Изменить размер шрифта - +
 — Такой прекрасный образчик мужественности — наш лучший загребной, непревзойденный пловец, я и сейчас словно вижу его бегающим, обнажившись по пояс, по кембриджскому Выгону. О чем он думает, волочась за тошнотворной вдовой? Только не говори мне о ее непорочной душе, — я похотливца за милю чую!

— И как он может хотя бы смотреть на нее? — стонет Бодли. — Она же похожа на борзую! Это длинное кожистое лицо, наморщенный лобик — и всегда такая ужасно сосредоточенная — точь-в-точь ожидающая команды собака.

— Оставь, — говорит Уильям. — Не слишком ли большое значение предаешь ты телесной красоте?

— Да, но черт побери, Уильям, — вот ты, женился бы ты на вдове, которая смахивает на собаку?

— Но Генри вовсе не собирается брать Эммелин Фокс в жены!

— Ооо! Какой скандал! — гримасничает Бодли, ударяя себя ладонями по щекам.

— Я готов поручиться, — заявляет Уильям, — что брат не ждет от миссис Фокс ничего, кроме бесед.

— О да, — ухмыляется Эшвелл и снимает, разгоряченный разговором, сюртук. — Бесеед. Они беседуют, прогуливаясь по парку, сидя в уютных кондитерских или на морском берегу, беседуют и при этом не сводят друг с друга глаз. Я слышал, они даже катались в лодке по Темзе — вне всяких сомнений ради того, чтобы обсудить «Послание к фессалоникийцам».

— Вне всяких сомнений, — настаивает Уильям. Эшвелл пожимает плечами:

— А это безумное желание податься в священники — давно он его питает?

— О, годы и годы.

— В Кембридже я за ним ничего такого не замечал — а ты, Бодли?

— Прошу прощения? — Бодли роется в карманах снятого Эшвеллом сюртука, отыскивая рахат-лукум.

— Отец запретил ему даже говорить с кем-либо об этой мысли, — поясняет Уильям. — Вот Генри и хранил свое желание в тайне, — хотя для меня, с прискорбием должен сказать, тайны оно не составляло. Он всегда был устрашающе набожен, даже в нашем с ним детстве. И всегда сожалел о том, что у нас в семье было принято читать молитву один, а не два раза в день.

— Вообще-то, ему следовало считать себя счастливцем, — задумчиво произносит Бодли. («Так он и считает себя счастливцем», — саркастически замечает Эшвелл.) — В нашей семье молились дважды в день.

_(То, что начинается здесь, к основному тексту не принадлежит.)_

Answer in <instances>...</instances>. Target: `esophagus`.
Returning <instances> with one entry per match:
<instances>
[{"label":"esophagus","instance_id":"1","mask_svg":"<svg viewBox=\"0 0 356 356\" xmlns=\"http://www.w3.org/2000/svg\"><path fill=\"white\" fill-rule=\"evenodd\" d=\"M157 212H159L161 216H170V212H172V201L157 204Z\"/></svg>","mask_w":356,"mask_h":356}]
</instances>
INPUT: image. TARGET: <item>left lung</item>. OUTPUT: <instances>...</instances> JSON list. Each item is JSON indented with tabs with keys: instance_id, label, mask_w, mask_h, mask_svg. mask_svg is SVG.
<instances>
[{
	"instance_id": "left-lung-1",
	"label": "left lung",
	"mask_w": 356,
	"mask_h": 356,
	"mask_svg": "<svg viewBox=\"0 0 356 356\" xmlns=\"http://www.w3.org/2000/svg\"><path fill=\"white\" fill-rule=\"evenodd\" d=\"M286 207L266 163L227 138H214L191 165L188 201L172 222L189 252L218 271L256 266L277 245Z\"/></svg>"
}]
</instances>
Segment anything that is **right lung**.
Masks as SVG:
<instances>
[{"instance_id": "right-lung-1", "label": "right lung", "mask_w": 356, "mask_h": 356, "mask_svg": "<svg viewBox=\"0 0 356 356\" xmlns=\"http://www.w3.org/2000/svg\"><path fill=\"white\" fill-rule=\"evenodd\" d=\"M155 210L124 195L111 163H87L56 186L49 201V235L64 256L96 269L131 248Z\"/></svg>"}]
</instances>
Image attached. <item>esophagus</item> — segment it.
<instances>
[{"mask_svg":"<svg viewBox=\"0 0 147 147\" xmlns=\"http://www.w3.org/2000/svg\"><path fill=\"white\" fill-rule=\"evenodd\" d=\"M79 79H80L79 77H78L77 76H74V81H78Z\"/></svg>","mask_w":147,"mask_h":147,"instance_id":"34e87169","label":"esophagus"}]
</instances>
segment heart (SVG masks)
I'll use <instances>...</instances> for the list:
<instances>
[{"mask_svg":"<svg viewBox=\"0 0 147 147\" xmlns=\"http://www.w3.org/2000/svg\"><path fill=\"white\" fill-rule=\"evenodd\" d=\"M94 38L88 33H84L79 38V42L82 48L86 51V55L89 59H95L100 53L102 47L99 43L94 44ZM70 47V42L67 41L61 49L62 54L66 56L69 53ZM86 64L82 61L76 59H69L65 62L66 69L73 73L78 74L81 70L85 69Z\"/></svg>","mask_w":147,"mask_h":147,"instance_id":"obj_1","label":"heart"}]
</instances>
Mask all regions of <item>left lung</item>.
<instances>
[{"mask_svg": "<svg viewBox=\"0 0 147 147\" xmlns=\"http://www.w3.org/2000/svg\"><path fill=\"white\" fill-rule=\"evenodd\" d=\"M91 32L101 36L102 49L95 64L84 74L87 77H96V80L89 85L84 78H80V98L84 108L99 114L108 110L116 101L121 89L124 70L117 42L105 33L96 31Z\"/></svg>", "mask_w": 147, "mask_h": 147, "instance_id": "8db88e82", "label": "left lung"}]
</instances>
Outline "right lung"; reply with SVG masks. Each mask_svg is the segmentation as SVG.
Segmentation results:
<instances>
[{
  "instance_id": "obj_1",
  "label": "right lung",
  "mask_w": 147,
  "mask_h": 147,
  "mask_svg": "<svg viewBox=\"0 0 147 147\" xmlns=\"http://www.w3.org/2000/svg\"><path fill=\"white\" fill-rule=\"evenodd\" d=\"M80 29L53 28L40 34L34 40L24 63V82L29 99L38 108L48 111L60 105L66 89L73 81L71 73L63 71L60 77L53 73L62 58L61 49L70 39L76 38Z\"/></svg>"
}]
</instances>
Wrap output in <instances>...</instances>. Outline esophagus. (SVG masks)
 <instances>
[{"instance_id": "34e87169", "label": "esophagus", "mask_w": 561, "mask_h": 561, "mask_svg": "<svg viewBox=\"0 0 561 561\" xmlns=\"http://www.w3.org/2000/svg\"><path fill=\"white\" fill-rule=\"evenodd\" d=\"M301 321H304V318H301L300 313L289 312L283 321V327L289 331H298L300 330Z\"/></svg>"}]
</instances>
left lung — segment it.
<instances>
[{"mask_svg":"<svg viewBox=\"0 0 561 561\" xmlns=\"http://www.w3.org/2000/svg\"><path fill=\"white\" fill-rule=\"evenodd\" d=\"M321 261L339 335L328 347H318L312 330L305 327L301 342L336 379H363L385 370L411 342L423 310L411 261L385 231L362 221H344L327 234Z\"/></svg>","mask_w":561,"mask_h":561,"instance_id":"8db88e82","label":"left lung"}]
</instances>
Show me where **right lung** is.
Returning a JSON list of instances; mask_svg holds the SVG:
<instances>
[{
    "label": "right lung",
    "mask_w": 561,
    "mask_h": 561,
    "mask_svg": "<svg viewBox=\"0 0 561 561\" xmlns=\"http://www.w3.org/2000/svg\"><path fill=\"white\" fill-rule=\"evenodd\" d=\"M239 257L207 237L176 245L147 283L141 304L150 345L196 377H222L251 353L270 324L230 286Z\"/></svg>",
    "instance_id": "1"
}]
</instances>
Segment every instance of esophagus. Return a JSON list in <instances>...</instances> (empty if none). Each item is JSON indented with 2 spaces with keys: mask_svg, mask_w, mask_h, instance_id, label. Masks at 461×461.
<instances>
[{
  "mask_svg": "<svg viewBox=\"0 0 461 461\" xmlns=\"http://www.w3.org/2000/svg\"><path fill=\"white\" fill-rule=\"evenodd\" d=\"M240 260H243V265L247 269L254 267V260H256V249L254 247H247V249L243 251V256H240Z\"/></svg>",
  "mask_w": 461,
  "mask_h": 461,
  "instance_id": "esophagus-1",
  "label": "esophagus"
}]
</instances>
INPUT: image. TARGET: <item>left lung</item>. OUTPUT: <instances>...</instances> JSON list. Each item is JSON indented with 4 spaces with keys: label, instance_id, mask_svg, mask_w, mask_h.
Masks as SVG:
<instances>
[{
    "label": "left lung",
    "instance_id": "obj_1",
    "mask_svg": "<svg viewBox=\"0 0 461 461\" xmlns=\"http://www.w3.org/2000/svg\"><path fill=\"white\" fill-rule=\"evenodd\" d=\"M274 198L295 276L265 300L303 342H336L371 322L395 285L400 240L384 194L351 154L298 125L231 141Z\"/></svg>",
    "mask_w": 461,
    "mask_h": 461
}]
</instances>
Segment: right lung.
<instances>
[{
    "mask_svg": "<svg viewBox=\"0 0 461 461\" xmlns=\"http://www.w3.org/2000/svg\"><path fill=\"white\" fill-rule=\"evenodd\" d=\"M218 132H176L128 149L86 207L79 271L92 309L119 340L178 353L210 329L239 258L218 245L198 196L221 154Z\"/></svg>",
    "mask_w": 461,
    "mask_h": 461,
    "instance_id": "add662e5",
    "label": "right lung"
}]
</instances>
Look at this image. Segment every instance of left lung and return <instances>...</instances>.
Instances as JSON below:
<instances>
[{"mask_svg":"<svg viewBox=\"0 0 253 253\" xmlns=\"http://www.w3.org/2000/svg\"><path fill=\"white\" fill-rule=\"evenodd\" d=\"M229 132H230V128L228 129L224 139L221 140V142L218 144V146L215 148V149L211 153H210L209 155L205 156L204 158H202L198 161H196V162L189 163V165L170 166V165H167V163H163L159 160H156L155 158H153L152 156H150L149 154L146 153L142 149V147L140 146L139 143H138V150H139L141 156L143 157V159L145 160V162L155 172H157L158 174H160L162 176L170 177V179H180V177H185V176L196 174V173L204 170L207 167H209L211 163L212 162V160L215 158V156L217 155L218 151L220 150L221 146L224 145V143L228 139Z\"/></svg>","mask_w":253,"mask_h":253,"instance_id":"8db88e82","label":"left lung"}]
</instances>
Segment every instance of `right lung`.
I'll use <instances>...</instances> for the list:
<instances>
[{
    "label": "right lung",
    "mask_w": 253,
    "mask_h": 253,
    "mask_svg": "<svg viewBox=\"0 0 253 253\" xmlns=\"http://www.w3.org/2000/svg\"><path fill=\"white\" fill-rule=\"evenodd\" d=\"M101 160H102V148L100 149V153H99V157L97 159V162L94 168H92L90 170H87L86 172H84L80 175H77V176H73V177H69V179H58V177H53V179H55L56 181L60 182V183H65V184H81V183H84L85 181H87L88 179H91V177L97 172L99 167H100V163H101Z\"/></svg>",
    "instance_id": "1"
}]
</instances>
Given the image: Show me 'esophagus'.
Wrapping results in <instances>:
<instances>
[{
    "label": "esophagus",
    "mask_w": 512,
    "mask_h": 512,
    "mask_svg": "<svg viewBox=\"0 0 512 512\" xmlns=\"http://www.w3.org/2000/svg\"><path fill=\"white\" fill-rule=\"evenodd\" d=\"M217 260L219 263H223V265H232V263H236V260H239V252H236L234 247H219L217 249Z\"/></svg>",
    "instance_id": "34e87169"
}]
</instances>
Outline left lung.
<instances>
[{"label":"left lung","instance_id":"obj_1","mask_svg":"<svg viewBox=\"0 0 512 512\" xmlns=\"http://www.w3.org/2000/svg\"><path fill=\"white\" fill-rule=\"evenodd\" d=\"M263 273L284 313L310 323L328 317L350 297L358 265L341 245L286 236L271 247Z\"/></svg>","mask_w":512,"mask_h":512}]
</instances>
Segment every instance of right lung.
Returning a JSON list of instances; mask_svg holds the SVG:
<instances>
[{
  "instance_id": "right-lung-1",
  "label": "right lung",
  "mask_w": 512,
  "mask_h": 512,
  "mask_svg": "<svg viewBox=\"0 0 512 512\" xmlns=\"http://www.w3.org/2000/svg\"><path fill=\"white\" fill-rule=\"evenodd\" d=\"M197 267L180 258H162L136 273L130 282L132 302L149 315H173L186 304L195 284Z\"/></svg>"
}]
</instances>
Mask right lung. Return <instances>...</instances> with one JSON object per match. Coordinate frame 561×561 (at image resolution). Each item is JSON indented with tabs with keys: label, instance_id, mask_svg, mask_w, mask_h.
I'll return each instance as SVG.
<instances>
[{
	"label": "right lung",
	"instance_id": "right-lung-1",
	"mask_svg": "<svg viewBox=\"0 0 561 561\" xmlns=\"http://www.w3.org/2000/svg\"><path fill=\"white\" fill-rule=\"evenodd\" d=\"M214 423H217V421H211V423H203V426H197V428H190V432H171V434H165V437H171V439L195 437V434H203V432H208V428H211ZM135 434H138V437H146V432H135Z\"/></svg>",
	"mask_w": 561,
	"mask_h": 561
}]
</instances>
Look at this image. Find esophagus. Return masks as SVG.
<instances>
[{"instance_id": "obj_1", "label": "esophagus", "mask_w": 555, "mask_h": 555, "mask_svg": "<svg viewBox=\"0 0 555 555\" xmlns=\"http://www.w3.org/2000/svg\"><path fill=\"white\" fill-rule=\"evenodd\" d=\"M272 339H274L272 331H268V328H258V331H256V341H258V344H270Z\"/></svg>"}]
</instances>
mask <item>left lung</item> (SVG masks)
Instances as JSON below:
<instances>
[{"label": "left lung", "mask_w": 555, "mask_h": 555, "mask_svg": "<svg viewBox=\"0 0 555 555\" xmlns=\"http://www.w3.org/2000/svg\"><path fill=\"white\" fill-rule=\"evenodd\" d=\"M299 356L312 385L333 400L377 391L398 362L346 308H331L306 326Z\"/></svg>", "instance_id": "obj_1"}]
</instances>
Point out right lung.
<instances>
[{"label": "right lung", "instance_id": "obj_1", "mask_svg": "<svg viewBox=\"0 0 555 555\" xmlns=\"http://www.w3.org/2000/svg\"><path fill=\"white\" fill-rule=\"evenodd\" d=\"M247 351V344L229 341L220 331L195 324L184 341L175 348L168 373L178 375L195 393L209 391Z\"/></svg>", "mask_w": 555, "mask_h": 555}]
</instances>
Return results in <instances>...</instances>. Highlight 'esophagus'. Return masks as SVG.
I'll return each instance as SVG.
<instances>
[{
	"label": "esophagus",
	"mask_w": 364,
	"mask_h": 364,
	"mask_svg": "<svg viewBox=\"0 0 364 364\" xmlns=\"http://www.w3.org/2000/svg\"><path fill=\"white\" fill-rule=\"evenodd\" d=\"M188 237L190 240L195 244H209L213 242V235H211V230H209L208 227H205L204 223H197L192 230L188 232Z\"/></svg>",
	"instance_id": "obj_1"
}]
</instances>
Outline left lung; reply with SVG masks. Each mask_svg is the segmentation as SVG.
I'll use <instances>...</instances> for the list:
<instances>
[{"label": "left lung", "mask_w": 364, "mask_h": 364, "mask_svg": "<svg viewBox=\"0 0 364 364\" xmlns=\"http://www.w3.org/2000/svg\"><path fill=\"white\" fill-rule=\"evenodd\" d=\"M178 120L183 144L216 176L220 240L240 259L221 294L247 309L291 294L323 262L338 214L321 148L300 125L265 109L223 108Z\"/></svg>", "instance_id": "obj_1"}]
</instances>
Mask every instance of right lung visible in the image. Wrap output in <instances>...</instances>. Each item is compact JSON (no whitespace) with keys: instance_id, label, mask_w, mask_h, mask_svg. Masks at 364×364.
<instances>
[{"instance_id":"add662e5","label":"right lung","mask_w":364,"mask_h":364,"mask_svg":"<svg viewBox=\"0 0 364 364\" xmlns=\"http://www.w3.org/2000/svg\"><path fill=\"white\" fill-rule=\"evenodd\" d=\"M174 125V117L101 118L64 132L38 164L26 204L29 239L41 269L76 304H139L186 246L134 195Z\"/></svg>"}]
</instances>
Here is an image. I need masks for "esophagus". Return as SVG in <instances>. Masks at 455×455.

Чему я и обязан моим атеизмом. Одно лишнее проявление притворного благочестия в день, и у бедного дурачка вроде Генри возникает потребность стать духовным лицом.

— Как бы там ни было, для отца это было большим ударом, — говорит Уильям. — Он так надеялся, что именно Генри, его драгоценный тезка, возглавит наше дело. А вместо того (Уильям смотрит друзьям прямо в глаза), возглавить его придется, разумеется, мне.

Бодли и Эшвелл ошеломленно молчат, явственно пораженные такими словами Уильяма о «Парфюмерном деле Рэкхэма», составлявшем обычно еще одну запретную тему. Что ж, пусть поражаются! Пусть получат хотя бы отдаленное представление о переменах, произошедших с ним со вчерашнего дня!

Разумеется, его так и подмывает рассказать им о Конфетке, воспеть ей хвалы и (да, вот именно) взять хоть и небольшой, но реванш за последние несколько лет, в которые Бодли и Эшвелл вели столь беззаботную, в сравнении с его собственной, жизнь. Однако он слишком хорошо представляет себе, чем ответят друзья на его откровения: «Ну что же, попробуем и Конфетку!». И что ему тогда останется? Лживо хулить ее, подобно запинающемуся на каждом слове старому селянину, который пытается убедить солдата-мародера, что его, селянина, дочь не стоит усилий, потребных для того, чтобы ее изнасиловать? Пустая затея.